• Web page caption snippets:
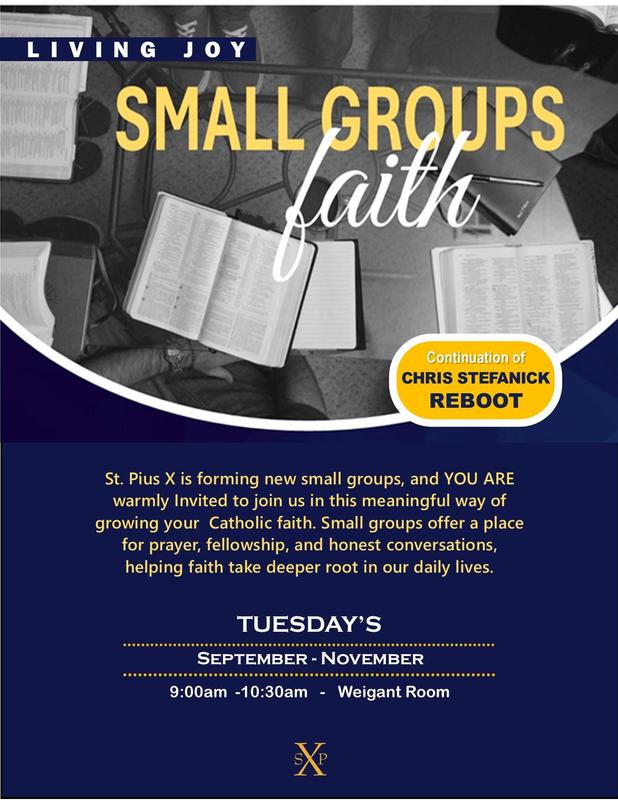 Living Joy Small Groups Thumbnail Image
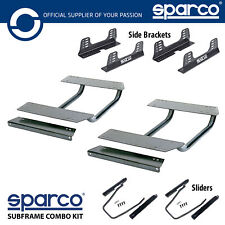 Sparco Seat Subframe Mounting Kit for CITROEN SAXO ALL VTR VTS  03/96 to 2003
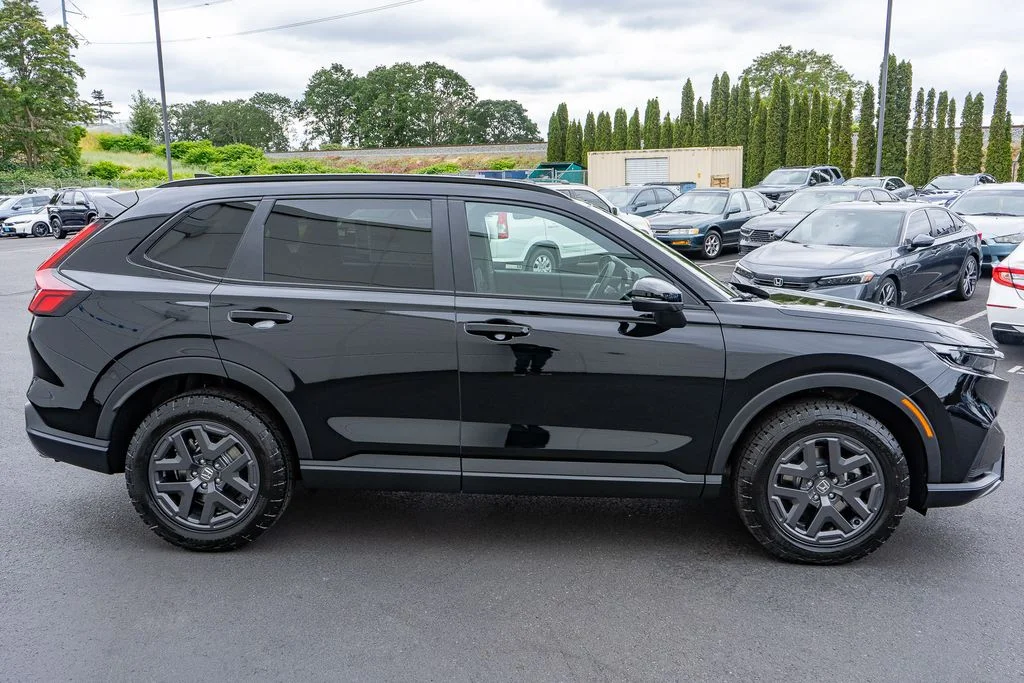 New 2026 Crystal Black Pearl Honda TrailSport image 5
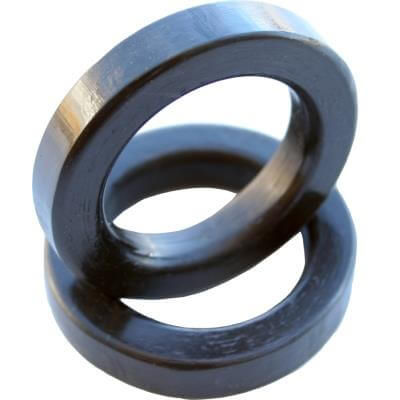 Sail ring - CRING0380 - C-Tech - round / carbon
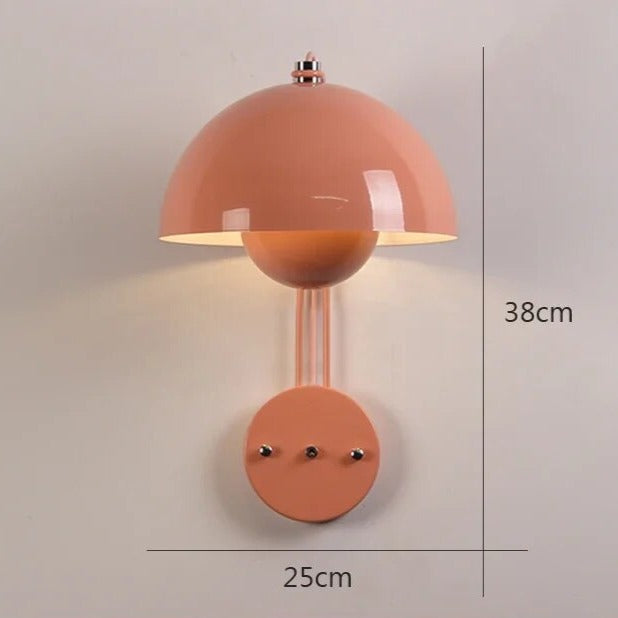 GlowMushroom - Sfeervolle Paddenstoel Wandlamp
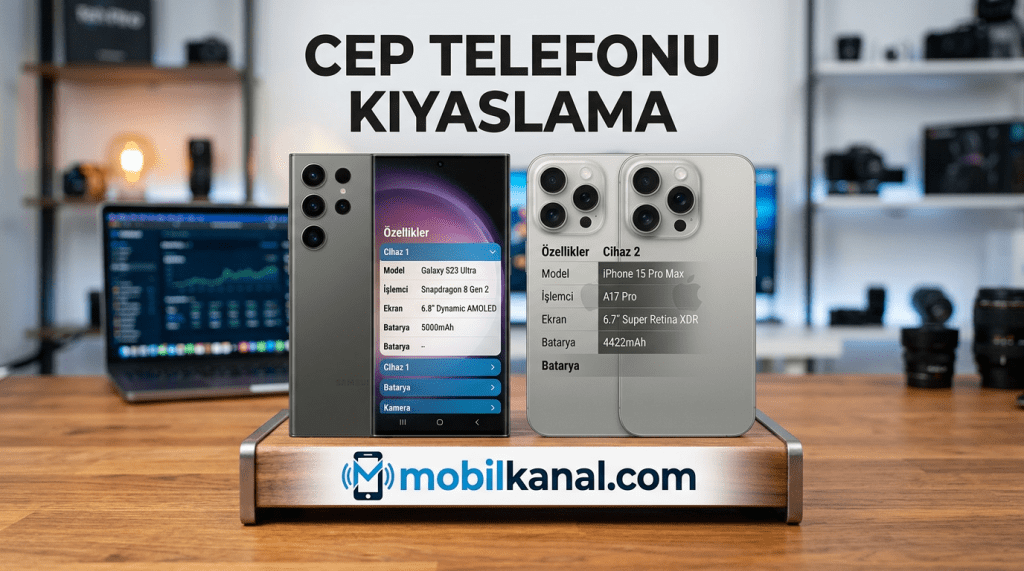 Mobilkanal cep telefonu kıyaslama sitesi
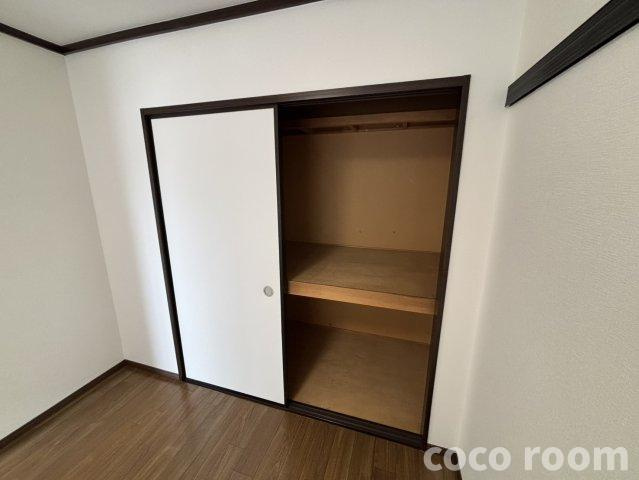 ハイツスルガの収納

• Work to complete: Set down every record exactly, without the pictures.

• Answer space:
 Living Joy Small Groups Thumbnail Image
 Sparco Seat Subframe Mounting Kit for CITROEN SAXO ALL VTR VTS  03/96 to 2003
 New 2026 Crystal Black Pearl Honda TrailSport image 5
 Sail ring - CRING0380 - C-Tech - round / carbon
 GlowMushroom - Sfeervolle Paddenstoel Wandlamp
 Mobilkanal cep telefonu kıyaslama sitesi
 ハイツスルガの収納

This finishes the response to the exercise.